Regenwald, Tropenwald, Tropischer Regenwald

Regenwälder gibt es nicht nur am Äquator, sondern auch als artenreiche Nadel- und Laubwälder in kühl-gemäßigten Zonen, die durch einen besonders hohen Niederschlag gekennzeichnet sind – zum Beispiel an der Westküste Nordamerikas. Tropenwälder schließen neben den tropischen Regenwäldern (etwa ein Viertel) auch tropischen Feucht- und Monsunwald mit ein, wo es nicht immer feucht ist. Umgangssprachlich wird aber der Begriff Regenwald für tropischen Regenwald verwendet.

Wissenschaftler fordern EU zum Handeln auf

Unterdessen haben hunderte Wissenschaftler und Ureinwohner die EU dazu aufgerufen, bei den Verhandlungen über ein Freihandelsabkommen mit Brasilien auf den Schutz der Umwelt und die Einhaltung der Menschenrechte zu bestehen. In dem in der Fachzeitschrift Science veröffentlichten Brief heißt es: "Wir rufen die EU dazu auf, ihre Chance zu nutzen, um die Wahrung der Menschenrechte und den Schutz der Umwelt sicherzustellen." Denn solange die EU landwirtschaftliche Produkte aus Abholzung importiert, ist sie für die Situation in Brasilien mitverantwortlich.

Bildrechte: MDR/WWF (M)

Global Forest Watch zeigt auch: Beim Baumverlust 2017 sind Russland, Brasilien, Kanada, die USA und Indonesien in dieser Reihenfolge seit vielen Jahren die fünf führenden Länder. Die Vereinigten Staaten und Kanada stehen aber in der Waldgewinnung vor Brasilien, was auf ein Ungleichgewicht zwischen Abholzung und Aufforstung hindeutet.

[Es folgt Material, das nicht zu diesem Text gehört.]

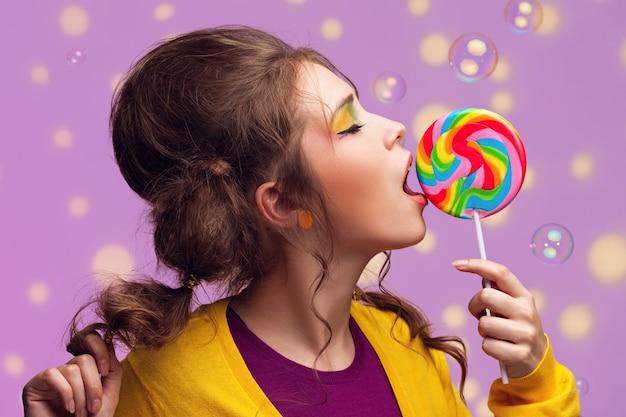 Młoda piękna kobieta z kolorowym lizakiem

Kein Urwald mehr, keine echte Notre-Dame mehr

Zudem gibt es auch Wald, der auch durch Aufforstung nicht einfach hergezaubert werden kann. Das zeigt eine traurige Anekdote nach den Bränden in der Pariser Kathedrale Notre-Dame Mitte des Monats: Gegenüber dem Sender Franceinfo erklärte Bertrand de Feydeau, der Vizepräsident der Stiftung Kulturerbe Fondation du patrimoine, dass der Dachstuhl nicht ohne Weiteres wieder orginalgetreu aufgebaut werden könne. Die Waldsituation beim Bau von Notre-Dame vor hunderten Jahren war eine andere. So hohe Urwald-Eichen, die groß genug sind, um einen orginalgetreuen Dachstuhl wiederherstellen zu können, lassen sich heute nicht mehr finden. Das Gefühl beim Besuch der wiederaufgebauten Kathedrale wird somit ein anderes sein.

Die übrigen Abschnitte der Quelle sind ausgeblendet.